Help with URL macro

Steve Sieloff
01/21/2006 01:18 am
Oleg --

I would appreciate your help here ... I have a web site www.nsopr.gov that, after accepting terms, presents a map of US states and allows me to look for sexual predators from a global search form ... which in turn querires each state`s server and returns state specific pages and photos. I am trying to set the project to use URL macro Lastname={:a..z} but OEP loads first query (lastname=a), process correctly and then consumes the remaining queries (lastname=b .. z) without processing sub pages ... the clue is the search pages always remain constant.

It is interesting that if I manually submit 26 projects (1 each for lastname=a thru lastname=z) all the files download properly. I have tried Additional=DepthFirst but it does not help ... and I really do not want to have to process 26 projects for each of the 40+ states that have offender data.

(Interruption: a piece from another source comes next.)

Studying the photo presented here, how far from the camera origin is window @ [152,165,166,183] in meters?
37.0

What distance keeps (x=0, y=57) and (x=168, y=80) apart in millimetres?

Please help me get the projects to work using the standard {:a..z} so that all pages and sub pages load and parse properly!!! Here is a sample project setting (I have also tried download only modified files, download all files, etc. but no changes occur):

[Object]
OEVersion=Pro 4.0.0.2314
Type=0
IID=62226
Caption=http://www.nsopr.gov/main_frameset.cfm
URL=http://www.nsopr.gov/main_frameset.cfmPOST=pageid=14&lastname=m&firstname=&county=&city=&zipcode=&zipcode2=&zipcode3=&zipcode4=&zipcode5=&Submit=Search&state=NCIgnoreLogOutLinksAdditional=DepthFirstAdditional=ConvertPOSTToFileNameReferer=http://www.nsopr.gov/SetCookie=CFTOKEN=80038330; CFID=2789912; BIGipServeriir=3356928192.20480.0000; JSESSIONID=e4303243af80$B7a8lVi; ACCEPTED_TC=1
Lev=1000001
Weekday=257
LimTSize=10000
LimNumber=5000
LimTime=100
FMGroup=1
FTText.Exts=htmlhtmaspaspxjspstmstmlidcshtmlhtxtxttextxspxmlrxmlcfmwmlphpphp3
FTImages.Exts=bmpfifgifipxj2cj2kjp2jpegjpglwfpngtiftiffwbmpxbm ooooooooxoooooo
FTVideo.Exts=mpgavianimpegmovfliflcvivrmramrvasfasxwmvm1vm2vvob
FTAudio.Exts=wavriffmp3midmp2m3uravocwmaape
FTArchive.Exts=ziparcgzzarjlhalayleirarcabtarpakacejarpdf
FTUDef.Exts=jscssssivbsdtdxslswfclass
FTText.B=ooxooo
FTImages.B=ooxooo
FTVideo.B=xoxooo
FTAudio.B=xoxooo
FTArchive.B=xoxooo
FTUDef.B=xoxooo
FTOther.B=ooxooo
FTSizes=0,0,0,0,0,0,0,0,0,0,0,0,0,0,0,3,3,3,0,3,0
RFileBx=2
RFileIn=?srn=main_frameset.cfm?pageid=.jpgresults.cfm xxxx
RProt=127
LastStart=153:193:64:119:65:234:226:64:
LastEnd=123:162:176:121:65:234:226:64:
S200=79
SPar=57
SSav=79
SLast=200
SSiz=1299022
SMdf=60
LFiles=79
LSize=1299022
Flags=1
ImgDim=0,0,0,0
PrevURL=http://www.nsopr.gov/main_frameset.cfm
ExploreSSMaps=True
ParseComplexScripts=True


Thanks,

Steve
Oleg Chernavin
01/23/2006 08:44 am
What about to try:

http://www.nsopr.gov/main_frameset.cfm?pageid=14&lastname={:a..z}&firstname=&county=&city=&zipcode=&zipcode2=&zipcode3=&zipcode4=&zipcode5=&Submit=Search&state=NC
IgnoreLogOutLinks
Additional=DepthFirst;ConvertPOSTToFileName
Referer=http://www.nsopr.gov/
Channels=1

I tried, but all downloads result in 500 Error from the server. Perhaps, I have to logon there first.

Best regards,
Oleg Chernavin
MP Staff
Steve Sieloff
01/23/2006 11:48 am
Oleg --

You must first browse the http://www.nsopr.gov and hit "I Agree" in internal browser ...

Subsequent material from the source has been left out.